In the blog posts on theory conferences, how many parallel sessions does ISIT run during its days of talks?

- Excerpt to read:
.....
Monday, July 14, 2008

A BIG Theory Conference

Lance talks about TCS's lack of a big conference after attending GAMES. (I recently talked about something similar with regard to ISIT.)

I'm in favor of a BIG cs theory conference, but I don't see a clear path to it. One way of doing it would be to have a mini-FCRC especially for theory, with 6+ conferences/workshops together over a weeklong period. I'd imagine there'd be some small, hopefully nominal fee to allow access to everything, and lots of administration issues. (A CD with all papers would be nice, for instance.) Some conferences have moved this way-- ICALP, for sure, and even SODA has ALENEX and ANALCO set up before it regularly -- but nobody seems to have tried to set up something like this. One possible advantage of this approach is that it could reduce the "quality control" concerns that generally arise for larger conferences.

So what would you like to see strung together into a theory-super-conference? A summer conference including SPAA, PODC, STOC, SOCG, EC, and a few other things sounds like fun to me...

Sunday, July 06, 2008

ISIT this week

While many theory CS people will be spending the week at ICALP (and
adjacent workshops and such), the information theory people will be
spending the week at ISIT. No wonder these communities don't get
together as much as they should -- conferences are cross-scheduled!
CS theory will be well represented at ISIT, however, as Avi Wigderson
is one of the plenary speakers.

ISIT is bigger than, well, any theory CS conference I know, because it
is the major IT conference each year. CS theory has nothing
like it, with more, smaller conferences throughout the year, and (it
seems to me) many more specialized conferences and workshops. So here are some things I think worth observing for theory CS people, just to think about how we do things, and if we'd want to change:

1) ISIT goes for a week. One day of tutorials, 5 days of talks, with
4 parallel sessions, and a plenary each day. So naturally, most everyone
comes. (Um, no, I'm not going this year. That new baby thing...)

2) There's specific time for the Board of Governors of the IEEE
Information Society to meet and do their business. A benefit of a
conference where most everyone comes is that having "business meetings" like this seems easy to set up. Similarly, there's a large Awards Luncheon, and most people are there to pick up their awards, and see/hear the award-winners.

3) There are several activities especially for students. Roundtable
discussions, a panel led by the student committee, and a panel on
balancing career and personal life (see here and here for recent related posts on Sorelle's blog on that theme). Generally these are done over lunch, and lunch is provided for the students. (Never underestimate how well students respond to free food.)

4) Part of the tradeoff in establishing a large conference is that a higher
percentage of papers are accepted. And there's an understanding that individuals are not supposed to submit large numbers of papers, as large-scale participation is one of the goals. (This used to be explicit in the call -- something about multiple papers from an author being subject to more scrutiny -- but I don't see it in this year's call.)

As a relative outsider, I enjoy the ISIT setup. There's one
conference I know I can send my IT papers too; when I go, there's a
chance to see everyone, though there is sometimes the challenge of
tracking them down and scheduling a meet. There's a clear and strong
sense of community at the conference, despite the size.
.....
- Listed records:

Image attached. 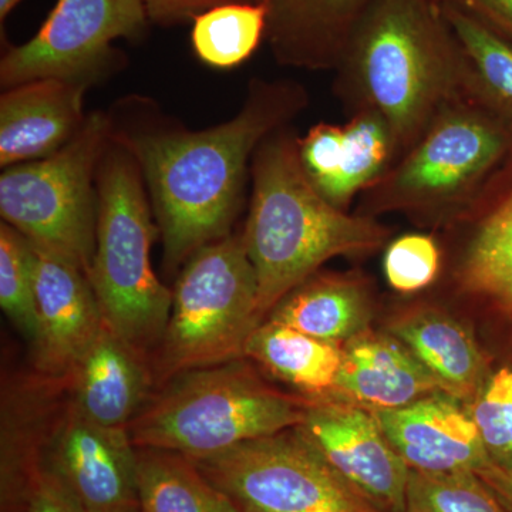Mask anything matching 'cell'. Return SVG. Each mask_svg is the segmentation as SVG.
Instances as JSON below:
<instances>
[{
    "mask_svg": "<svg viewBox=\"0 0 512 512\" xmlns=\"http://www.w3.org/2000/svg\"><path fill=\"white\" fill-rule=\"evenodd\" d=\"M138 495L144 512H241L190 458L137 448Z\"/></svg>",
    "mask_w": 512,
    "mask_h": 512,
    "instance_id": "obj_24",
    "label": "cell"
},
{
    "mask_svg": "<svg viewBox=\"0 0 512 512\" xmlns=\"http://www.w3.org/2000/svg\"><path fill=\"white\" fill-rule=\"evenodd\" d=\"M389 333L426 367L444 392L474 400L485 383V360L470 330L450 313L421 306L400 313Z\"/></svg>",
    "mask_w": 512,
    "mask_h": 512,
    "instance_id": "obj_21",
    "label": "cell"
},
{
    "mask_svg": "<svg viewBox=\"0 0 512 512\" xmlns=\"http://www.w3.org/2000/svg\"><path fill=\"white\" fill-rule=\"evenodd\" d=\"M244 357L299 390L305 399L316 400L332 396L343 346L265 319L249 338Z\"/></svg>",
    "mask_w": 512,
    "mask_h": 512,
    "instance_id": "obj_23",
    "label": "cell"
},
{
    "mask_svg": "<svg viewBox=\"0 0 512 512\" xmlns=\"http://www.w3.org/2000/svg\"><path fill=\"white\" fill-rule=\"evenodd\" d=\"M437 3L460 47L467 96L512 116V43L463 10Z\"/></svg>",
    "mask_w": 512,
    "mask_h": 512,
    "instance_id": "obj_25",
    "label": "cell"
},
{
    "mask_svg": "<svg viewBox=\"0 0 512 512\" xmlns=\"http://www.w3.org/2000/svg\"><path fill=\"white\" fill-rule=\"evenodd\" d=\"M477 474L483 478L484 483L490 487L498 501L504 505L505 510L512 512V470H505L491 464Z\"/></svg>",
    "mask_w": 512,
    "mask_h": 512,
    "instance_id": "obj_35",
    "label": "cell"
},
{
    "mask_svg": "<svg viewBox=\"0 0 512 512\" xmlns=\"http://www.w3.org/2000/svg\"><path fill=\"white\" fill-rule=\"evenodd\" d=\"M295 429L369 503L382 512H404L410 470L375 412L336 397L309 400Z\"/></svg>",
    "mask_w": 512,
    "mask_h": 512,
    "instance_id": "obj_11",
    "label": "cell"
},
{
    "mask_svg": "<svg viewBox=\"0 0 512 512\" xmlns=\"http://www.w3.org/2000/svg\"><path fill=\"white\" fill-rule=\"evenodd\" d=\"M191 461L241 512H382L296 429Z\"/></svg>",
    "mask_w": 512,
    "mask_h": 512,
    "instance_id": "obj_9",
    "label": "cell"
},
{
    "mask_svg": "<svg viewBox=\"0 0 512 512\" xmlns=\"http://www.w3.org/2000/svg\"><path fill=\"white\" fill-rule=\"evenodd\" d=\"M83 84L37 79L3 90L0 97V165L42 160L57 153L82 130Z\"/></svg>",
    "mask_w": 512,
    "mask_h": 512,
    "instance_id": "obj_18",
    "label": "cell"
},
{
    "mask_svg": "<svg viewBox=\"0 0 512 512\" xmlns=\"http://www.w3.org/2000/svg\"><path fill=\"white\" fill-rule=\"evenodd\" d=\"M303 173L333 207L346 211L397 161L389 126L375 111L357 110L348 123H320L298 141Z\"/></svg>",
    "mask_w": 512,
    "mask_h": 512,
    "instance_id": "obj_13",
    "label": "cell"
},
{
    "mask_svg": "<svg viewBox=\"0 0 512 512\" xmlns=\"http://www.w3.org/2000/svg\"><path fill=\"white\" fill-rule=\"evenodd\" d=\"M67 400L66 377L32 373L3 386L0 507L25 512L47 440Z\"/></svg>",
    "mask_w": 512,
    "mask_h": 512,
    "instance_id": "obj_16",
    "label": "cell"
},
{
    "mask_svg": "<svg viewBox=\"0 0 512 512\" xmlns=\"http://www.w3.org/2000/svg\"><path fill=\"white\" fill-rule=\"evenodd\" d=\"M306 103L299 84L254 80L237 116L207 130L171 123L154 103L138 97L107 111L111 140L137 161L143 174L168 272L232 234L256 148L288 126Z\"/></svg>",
.....
- Result of the task: Four parallel sessions.